When reading a benchmark claim involving RT-X, always ask three questions: which RT-X variant (RT-1-X or RT-2-X), which embodiment subset of Open X-Embodiment was used for evaluation, and whether the robot was Google's real-world WidowX or an external reproduction. The numbers can swing 20 percentage points depending on these choices. OpenVLA evaluations are generally simpler to interpret because the paper is explicit about checkpoint, protocol, and dataset splits.

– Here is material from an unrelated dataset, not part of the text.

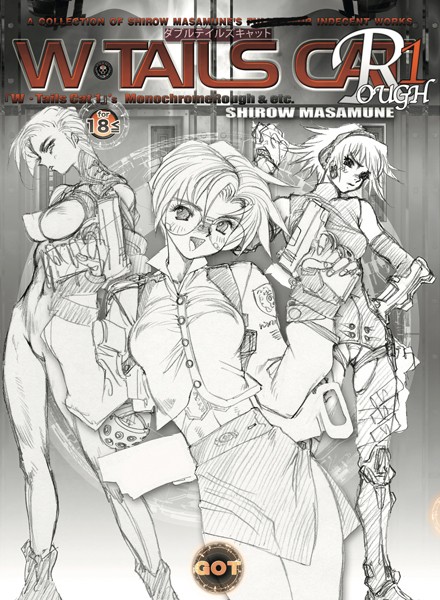 【無料 エロ漫画】W・TAILS CAT Rough 士郎正宗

Fine-tuning and deployment recipes
Downstream teams working with RT-1-X typically fine-tune on narrower task sets within the Open X-Embodiment umbrella — selecting only the trajectories relevant to their target embodiment, then running a short training loop to bring the policy up on their specific hardware. The RT-1-X training code is mature but sparse on production guidance, and most of the downstream knowledge lives in papers rather than recipes.
OpenVLA's fine-tuning story is considerably richer. The official repository ships a LoRA fine-tune example, a full fine-tune example, a dataset conversion tool for custom RLDS data, and reference configurations for several popular robots. The community has added 4-bit quantization, vLLM serving, and integration with LeRobot. For a team that needs to move from "we have teleop data" to "we have a policy running on our robot" in under a month, OpenVLA's tooling is the decisive advantage.
What DeepMind is shipping next
Google DeepMind has continued to iterate past RT-2-X internally. Gemini Robotics and related projects extend the foundation-model-for-robotics thesis with larger VLMs and tighter coupling to production Google robots. None of these checkpoints have been made available for external deployment, so from a builder's perspective they are worth reading about but not worth building on. OpenVLA, pi0, and the LeRobot-ecosystem models are the realistic forward path for open-source work.
Our recommendation
For almost every practical team today, OpenVLA is the answer. It inherits the RT-X lineage intellectually, matches or beats RT-2-X on public benchmarks, ships with open weights under MIT, and has an active fine-tuning ecosystem. RT-1-X remains a fine tiny baseline, but you are more likely to use Octo or a small Diffusion Policy for that role in 2026. RT-2-X is a paper reference — cite it, do not build on it.